A few patterns matter here.

X Analytics is still the reference point for your own account because it reports first-party performance. SuperX, Twitonomy, and Ilo Tools are better for quick external research. Fedica and Followerwonk earn their place when the question shifts from “Which posts worked?” to “Who is in this audience, and where else do they cluster?”

Publishing tools sit in their own lane. Typefully and Buffer both give you enough analytics to guide content decisions, but they are workflow tools first. I use them when the priority is writing, scheduling, and keeping reporting simple, not when I need serious audience research or campaign analysis.

If you build a free stack around jobs instead of brand names, the choices get easier fast.

Building Your Free X Analytics Stack

You review a week of posts, see a few spikes, and still cannot answer the question that matters: what should change next week? That is where a free X analytics stack helps. Each tool should handle a specific job, so you can move from raw numbers to a practical content decision.

Start with native X Analytics. Use it as the source of truth for your own account performance. It is the best place to check impressions, engagements, profile visits, follower movement, and which posts pulled attention. I use it first when I need to judge whether a new content angle is working or whether a strong post was just an outlier.

Then add one tool for public account research. SuperX is good for fast competitor checks, posting pattern scans, and rough benchmarks. Ilo Tools is better if you want a quick, zero-setup profile check and nothing more. Neither gives you the confidence of first-party data, but both are useful for questions like: which formats are getting traction in my niche, how often are peers posting, and which accounts are worth studying more closely?

The third tool should match your current bottleneck.

If you are trying to understand who follows you or where your audience clusters, use Fedica. If your job is finding adjacent accounts, searching bios, or comparing audience overlap, Followerwonk still does that better than many newer tools. If you care more about event hashtags, campaign keywords, or sponsor reporting, Tweet Binder is the cleaner fit. If your daily problem is getting posts written, scheduled, and reviewed without extra reporting overhead, Typefully or Buffer makes more sense.

That structure matters because free analytics tools break down in predictable ways. Native tools are strongest on your own performance. Public-profile tools are strongest for reconnaissance. Audience tools help with positioning and partnerships. Publishing tools keep your workflow clean, but they rarely answer deeper research questions.

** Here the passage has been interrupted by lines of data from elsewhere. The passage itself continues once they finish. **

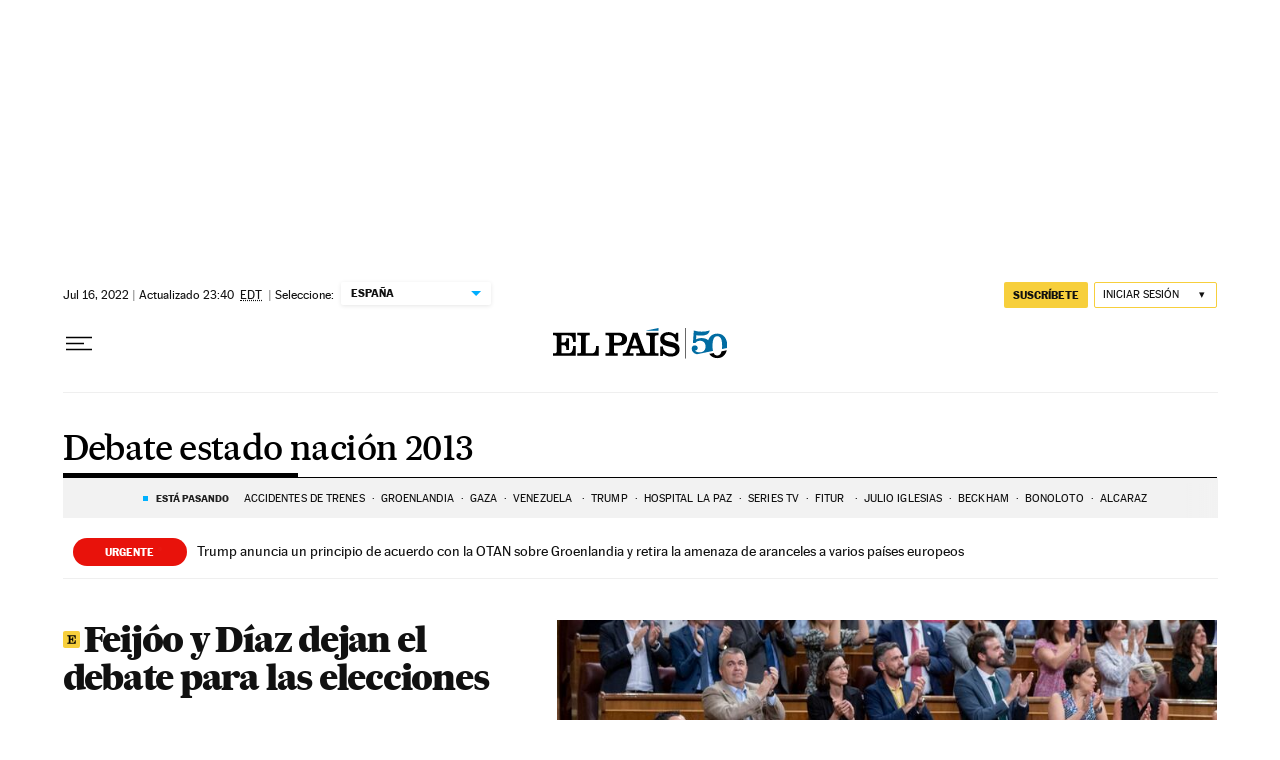

--- FILE ---
content_type: application/javascript; charset=utf-8
request_url: https://fundingchoicesmessages.google.com/f/AGSKWxU4lquUvVpy7xHFF-3x5gVrA0cRrjhBmlS2L9-NkqmtM3t2EajvdVKDTUyFsRa77XCio4RnOV4JAhbx-Sk5tEQrRkAj5t0ax8Kjr7HVnirf-FjK4lGlSss92rJ5kKjOagehghp92XY9EMS1J44S9KYhjP1IykOWjBNSkxjSyN2bqcxzKW9pSvKkpTfw/_/api.ad.-120x600_/advertisement-/adgitize-/eroad2.
body_size: -1290
content:
window['b61a98e9-45b7-4611-b6e1-5ccb10fde083'] = true;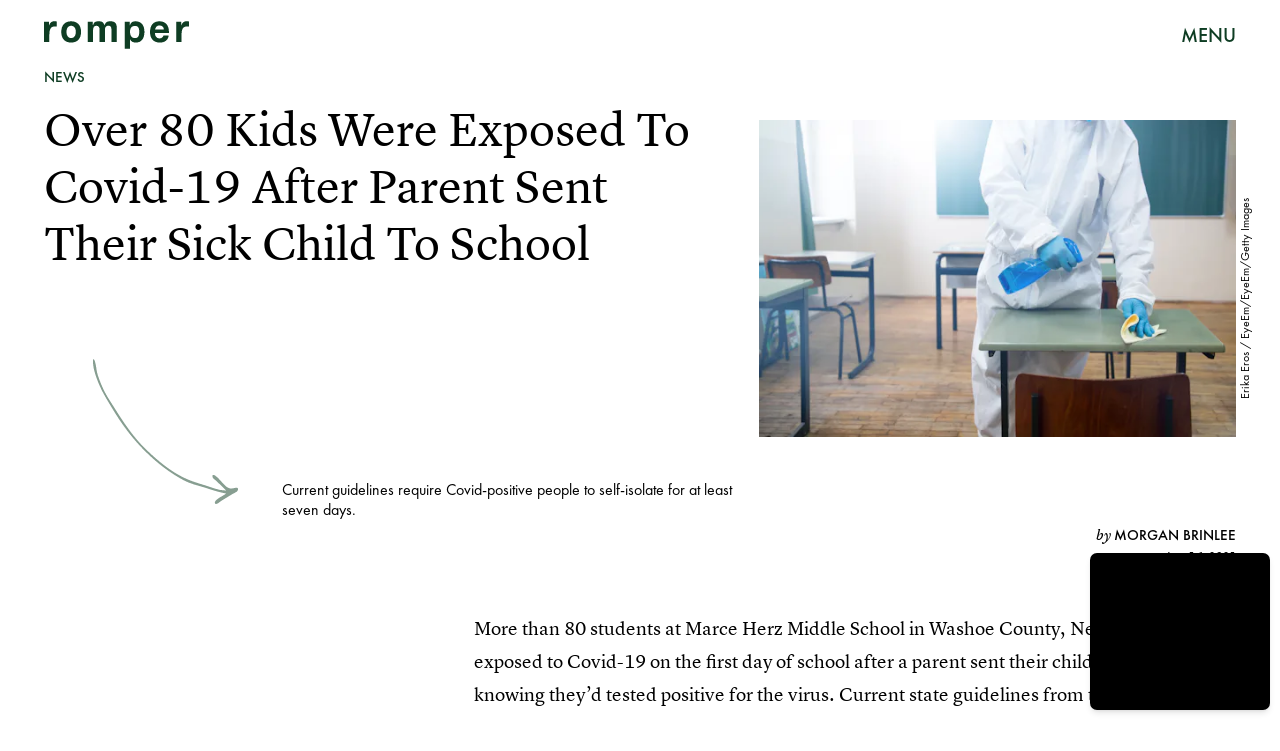

--- FILE ---
content_type: text/html; charset=utf-8
request_url: https://www.google.com/recaptcha/api2/aframe
body_size: 267
content:
<!DOCTYPE HTML><html><head><meta http-equiv="content-type" content="text/html; charset=UTF-8"></head><body><script nonce="rbIOs69NlvBEVLIaIqu51Q">/** Anti-fraud and anti-abuse applications only. See google.com/recaptcha */ try{var clients={'sodar':'https://pagead2.googlesyndication.com/pagead/sodar?'};window.addEventListener("message",function(a){try{if(a.source===window.parent){var b=JSON.parse(a.data);var c=clients[b['id']];if(c){var d=document.createElement('img');d.src=c+b['params']+'&rc='+(localStorage.getItem("rc::a")?sessionStorage.getItem("rc::b"):"");window.document.body.appendChild(d);sessionStorage.setItem("rc::e",parseInt(sessionStorage.getItem("rc::e")||0)+1);localStorage.setItem("rc::h",'1769415130542');}}}catch(b){}});window.parent.postMessage("_grecaptcha_ready", "*");}catch(b){}</script></body></html>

A simple stack usually works best.

Use one tool for first-party account data, one for external benchmarking, and one for the gap that keeps slowing your decisions. For one creator, that gap is audience research. For another, it is campaign tracking. For a solo operator with limited time, it may just be getting clean reporting without opening five tabs.

The point is not to collect more dashboards. The point is to build a setup that helps you spot patterns, test a change, and review the result without a lot of friction.

If you only make one change after this, make it small and specific. Pick the tool that matches your next question, review your last seven days of posts, compare yourself with two relevant accounts, and write down three patterns worth repeating or dropping. That is enough to turn free X analytics into a working system instead of background noise.